From first-time-home-buyers to seasoned investors, there is a common misconception that the amount a building is purchased for is the same amount that building should be insured for. Though instinctively this may seem the proper course of action, I will explain how under insuring a home, dwelling, or apartment can have grave consequences.
For a HO-3 Special Form Homeowners policy the general definition of replacement cost is, "Replacement cost contents insurance pays the dollar amount needed to replace damaged personal property with items of like kind and quality, without deducting for depreciation. Replacement cost dwelling insurance pays the policyholder the cost of replacing the damaged property without deduction for depreciation, but limited by the maximum dollar amount indicated on the declarations page of the policy...."

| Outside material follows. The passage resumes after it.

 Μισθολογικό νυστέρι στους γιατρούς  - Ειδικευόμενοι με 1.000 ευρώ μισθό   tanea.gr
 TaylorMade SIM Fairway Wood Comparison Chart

What this means is that if your client is not insuring there property within the proper percentage of the "Replacement Value" of their property then the loss incurred will be reimbursed on a Actual Cash Value basis. Actual Cash Value takes into account depreciation of the structure and its contents. How do you think the phone call is going to go when you sold a house for $200,000, there is a total loss a month later and your client is only getting $40,000 back because the house was improperly insured? Try selling that person another house after their 3-bedroom raised ranch just became a mobile home.
Now when I said the "proper percentage" of replacement value, I was talking about co-insurance. Each insurance carrier has a co-insurance clause on their policies. Co-insurance is a percentage of the replacement value at which the carrier will still pay replacement cost instead of actual cash value. Take this example, the replacement value of a home is $200,000 and the co-insurance is 80%. The home must be insured at $160,000 or greater to receive replacement cost. If the home is insured for less than $160,000 the carrier pays actual cash value. The majority of all insurance carriers have a 100% co-insurance clause, however some still maintain 80% and a few others will go as low as 50%.

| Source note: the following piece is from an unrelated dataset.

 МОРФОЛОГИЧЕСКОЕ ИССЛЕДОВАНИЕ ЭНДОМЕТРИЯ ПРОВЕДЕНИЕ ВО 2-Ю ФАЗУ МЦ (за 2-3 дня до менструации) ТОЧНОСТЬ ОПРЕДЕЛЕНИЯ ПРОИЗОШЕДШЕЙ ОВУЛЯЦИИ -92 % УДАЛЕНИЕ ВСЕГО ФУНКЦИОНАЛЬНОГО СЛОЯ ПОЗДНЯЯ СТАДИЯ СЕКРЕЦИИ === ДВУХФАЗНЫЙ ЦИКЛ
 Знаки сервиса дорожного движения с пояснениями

Since total losses are relatively rare, it must be mentioned that all partial losses (i.e. kitchen fire, tree through the roof, water-backup from the sewer) on an under insured home are also paid on an actual cash value basis. That means you might see pennies on the dollar for those 50-year-old oak cabinets your now going to replace with something from Ikea.
The best way to side-set this trouble is to advise your clients on the concept of replacement cost and to contact the insurance professional you do business with to ensure that agent is insuring your referrals at 100% replacement value. This way there are no concerns over a particular carriers co-insurance clause.